If you live in or have recently visited the Big Apple, you may be familiar with this phrase: “We’re experiencing train traffic ahead of us. We apologize for any inconvenience.” I have actually memorized this phrase because I hear it nearly every other day on the way to work. The F train got stuck and nearly suffocated riders in the summer heat, and then the A train derailed and injured dozens of people. The MTA delays have gotten so bad that New York Governor Andrew Cuomo had to declare a state of emergency for the subway in June.
As part of the MTA’s $20 million plan to repair the nearly century-old transit system, it’s now installing a solution so simple, it’s amazing how this eluded us clueless straphangers this whole time: directional floor mats. The arrows point left, right and straight ahead, guiding passengers where to move into the train.

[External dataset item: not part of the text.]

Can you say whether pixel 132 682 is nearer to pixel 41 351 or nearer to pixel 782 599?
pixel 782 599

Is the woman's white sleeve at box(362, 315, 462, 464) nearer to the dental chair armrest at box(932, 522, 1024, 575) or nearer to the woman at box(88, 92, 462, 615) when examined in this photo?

“The arrows encourage customers to move into the train.”
“The arrows encourage customers to move into the train and away from the doors in order to improve dwell times at stations,” MTA spokesman Kevin Ortiz told the New York Post. The mats are currently being tested on two C trains. “Allowing customers to board and unload trains in a streamlined manner is key to reducing the amount of time a train needs to stay in a station.”
Never mind that the public company, overseen by the NY state government, is in massive debt ($36.7 billion as of last October) and can’t sustain the over 1.7 billion riders that use the train annually. These ingenious floor mats surely solve the problem.